> **Direction A**:
Answer these questions using the judgment excerpt, each on its own line:
(i) On what date was the hearing held?
(ii) Which firm acted as solicitor for the applicant?
(iii) From which country did the applicant come to Australia, and in what year?
> **Direction B**: Translate this sentence from the judgment excerpt into French: "The applicant now seeks judicial review of the Tribunal's decision in this Court."
> **Direction C**: Name every person the judgment excerpt lists as counsel in the proceeding.

> **Supplied passage**:
++++++++++++++++++++
Uelese v Minister for Immigration and Border Protection [2015] HCA 15; (2015) 256 CLR 203

Viane v Minister for Immigration and Border Protection [2018] FCAFC 116; (2018) 263 FCR 531

Division:

General Division

Registry:

New South Wales

National Practice Area:

Administrative and Constitutional Law and Human Rights

Number of paragraphs:

66

Date of hearing:

21 June 2023

Counsel for the Applicant:

Dr J Donnelly with Mr W Calokerinos

Solicitor for the Applicant:

Zarifi Lawyers

Counsel for the First Respondent:

Ms K Hooper

Solicitor for the First Respondent:

Australian Government Solicitor

Counsel for the Second Respondent:

The second respondent filed a submitting notice save as to costs

ORDERS

NSD 841 of 2022

BETWEEN:

JVGD

Applicant

AND:

MINISTER FOR IMMIGRATION, CITIZENSHIP AND MULTICULTURAL AFFAIRS

First Respondent

ADMINISTRATIVE APPEALS TRIBUNAL

Second Respondent

order made by:

JACKSON J

DATE OF ORDER:

18 october 2023

THE COURT ORDERS THAT:

1.    The application is allowed.

2.    The decision of the second respondent dated 30 August 2022 affirming the decision of a delegate of the first respondent dated 7 June 2022 is set aside.

3.    The application for review of the delegate's decision is remitted to the second respondent for determination according to law.

4.    The first respondent must pay the applicant's costs of the proceeding, to be assessed if not agreed.

Note:    Entry of orders is dealt with in Rule 39.32 of the Federal Court Rules 2011.

REASONS FOR JUDGMENT

JACKSON J:

1    The applicant came to Australia from Ethiopia in 2007 and has never become an Australian citizen. He was convicted of criminal offences which led the first respondent (Minister) to cancel his visa (for a second time) in October 2019. In June 2022, a delegate of the Minister decided under501CA(4) of the Migration Act 1958 (Cth) not to revoke the cancellation. The second respondent, the Administrative Appeals Tribunal, affirmed that decision on 30 August 2022. The applicant now seeks judicial review of the Tribunal's decision in this Court.
++++++++++++++++++++
> **Dataset content**:

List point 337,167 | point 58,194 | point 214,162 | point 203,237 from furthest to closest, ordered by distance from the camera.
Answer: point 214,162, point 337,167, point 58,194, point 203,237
++++++++++++++++++++
> **Task response A**:
(i) 21 June 2023
(ii) Zarifi Lawyers
(iii) Ethiopia, in 2007

> **Task response B**: Le demandeur sollicite désormais devant la présente Cour le contrôle juridictionnel de la décision du Tribunal.

> **Task response C**: Dr J Donnelly, Mr W Calokerinos, Ms K Hooper